A flowchart of the data analysis procedures

However, this study is associated with several limitations. Our datasets were mainly from the TCGA database in the Asian population. Although we validated the expression levels of the identified genes in the collected tissues, only a small number of Asian patient samples were represented. Further validation of the five-gene expression signature in a large sample population is necessary. Meanwhile, in Asian people of different ancestry, genetic variation should be considered as a correction factor. Besides, this study provides the possibility that the five-gene expression signature may function as a therapeutic and prognostic target, which was merely analyzed through available retrospective data. The underlying mechanisms of the five-gene expression signature in cancer progression should be elucidated through functional experiments.
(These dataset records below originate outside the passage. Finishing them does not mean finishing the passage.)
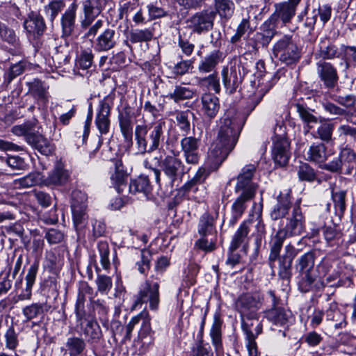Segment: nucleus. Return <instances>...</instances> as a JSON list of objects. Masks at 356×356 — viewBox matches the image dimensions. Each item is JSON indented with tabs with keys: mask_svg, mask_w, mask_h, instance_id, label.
<instances>
[{
	"mask_svg": "<svg viewBox=\"0 0 356 356\" xmlns=\"http://www.w3.org/2000/svg\"><path fill=\"white\" fill-rule=\"evenodd\" d=\"M243 123L238 117L225 115L221 119L218 136L211 144L208 161L211 168H218L233 150L238 140Z\"/></svg>",
	"mask_w": 356,
	"mask_h": 356,
	"instance_id": "f257e3e1",
	"label": "nucleus"
},
{
	"mask_svg": "<svg viewBox=\"0 0 356 356\" xmlns=\"http://www.w3.org/2000/svg\"><path fill=\"white\" fill-rule=\"evenodd\" d=\"M165 122L158 120L149 124H138L135 128V139L138 154H144L157 149L163 138Z\"/></svg>",
	"mask_w": 356,
	"mask_h": 356,
	"instance_id": "f03ea898",
	"label": "nucleus"
},
{
	"mask_svg": "<svg viewBox=\"0 0 356 356\" xmlns=\"http://www.w3.org/2000/svg\"><path fill=\"white\" fill-rule=\"evenodd\" d=\"M81 7L83 16L80 20L81 26L83 29H88L85 37L94 38L104 24V21L98 19L102 10V1L83 0Z\"/></svg>",
	"mask_w": 356,
	"mask_h": 356,
	"instance_id": "7ed1b4c3",
	"label": "nucleus"
},
{
	"mask_svg": "<svg viewBox=\"0 0 356 356\" xmlns=\"http://www.w3.org/2000/svg\"><path fill=\"white\" fill-rule=\"evenodd\" d=\"M12 132L16 136H24L27 143L42 154L47 156L54 151L53 145L42 135L34 131V124L32 122L15 125L12 128Z\"/></svg>",
	"mask_w": 356,
	"mask_h": 356,
	"instance_id": "20e7f679",
	"label": "nucleus"
},
{
	"mask_svg": "<svg viewBox=\"0 0 356 356\" xmlns=\"http://www.w3.org/2000/svg\"><path fill=\"white\" fill-rule=\"evenodd\" d=\"M273 54L276 58L287 65L298 61L300 54L296 44L289 35H284L273 47Z\"/></svg>",
	"mask_w": 356,
	"mask_h": 356,
	"instance_id": "39448f33",
	"label": "nucleus"
},
{
	"mask_svg": "<svg viewBox=\"0 0 356 356\" xmlns=\"http://www.w3.org/2000/svg\"><path fill=\"white\" fill-rule=\"evenodd\" d=\"M216 13L209 8L196 12L186 19L187 27L195 34L206 33L213 29Z\"/></svg>",
	"mask_w": 356,
	"mask_h": 356,
	"instance_id": "423d86ee",
	"label": "nucleus"
},
{
	"mask_svg": "<svg viewBox=\"0 0 356 356\" xmlns=\"http://www.w3.org/2000/svg\"><path fill=\"white\" fill-rule=\"evenodd\" d=\"M315 257L312 252H308L297 259L296 270L302 275L300 282L302 291H309L316 280L312 272L314 266Z\"/></svg>",
	"mask_w": 356,
	"mask_h": 356,
	"instance_id": "0eeeda50",
	"label": "nucleus"
},
{
	"mask_svg": "<svg viewBox=\"0 0 356 356\" xmlns=\"http://www.w3.org/2000/svg\"><path fill=\"white\" fill-rule=\"evenodd\" d=\"M159 283L150 280H146L143 289H140L135 302V305L145 302L149 303L152 310H156L159 304Z\"/></svg>",
	"mask_w": 356,
	"mask_h": 356,
	"instance_id": "6e6552de",
	"label": "nucleus"
},
{
	"mask_svg": "<svg viewBox=\"0 0 356 356\" xmlns=\"http://www.w3.org/2000/svg\"><path fill=\"white\" fill-rule=\"evenodd\" d=\"M272 156L275 163L280 166H285L291 156L290 143L282 135L275 134L273 139Z\"/></svg>",
	"mask_w": 356,
	"mask_h": 356,
	"instance_id": "1a4fd4ad",
	"label": "nucleus"
},
{
	"mask_svg": "<svg viewBox=\"0 0 356 356\" xmlns=\"http://www.w3.org/2000/svg\"><path fill=\"white\" fill-rule=\"evenodd\" d=\"M256 170L257 166L254 164L245 165L237 176L234 191L256 193L258 184L252 181Z\"/></svg>",
	"mask_w": 356,
	"mask_h": 356,
	"instance_id": "9d476101",
	"label": "nucleus"
},
{
	"mask_svg": "<svg viewBox=\"0 0 356 356\" xmlns=\"http://www.w3.org/2000/svg\"><path fill=\"white\" fill-rule=\"evenodd\" d=\"M284 227L281 229L286 232L289 236L301 235L305 231V216L300 205H295L289 216L286 218Z\"/></svg>",
	"mask_w": 356,
	"mask_h": 356,
	"instance_id": "9b49d317",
In recent years, studies have reported that non-coding RNA plays an important role in the initiation and progression of cancer. Aberrant expression of non-coding RNAs have been found to be involved in the regulation glycolysis associated genes [73,74,75,76,77]. Thus, further studies on the non-coding RNAs that are associated with glycolysis in GI cancer are also necessary. In summary, we identified and validated a glycolysis associated five-gene risk signature (NUP85, GPD1, HAX1, GNPDA1 and HDLBP) that can predict the OS of GI Asian cancer patients. This five-gene signature can be used as a novel tool in clinical practice. More studies should evaluate the roles of these genes in Asian GI cancers, which can provide the theoretical basis for clinical practice. Furthermore, more data is be needed to validate the general applicability of this signature in clinical decisions.

Conclusions

We systematically established five glycolysis-related genes (NUP85, GPD1, HAX1, GNPDA1 and HDLBP) in Asian GI cancers. Moreover, we established a five-gene expression signature and showed that the predictive model can independently predict the OS of Asian GI cancer patients by combining molecular signatures and clinical characteristics.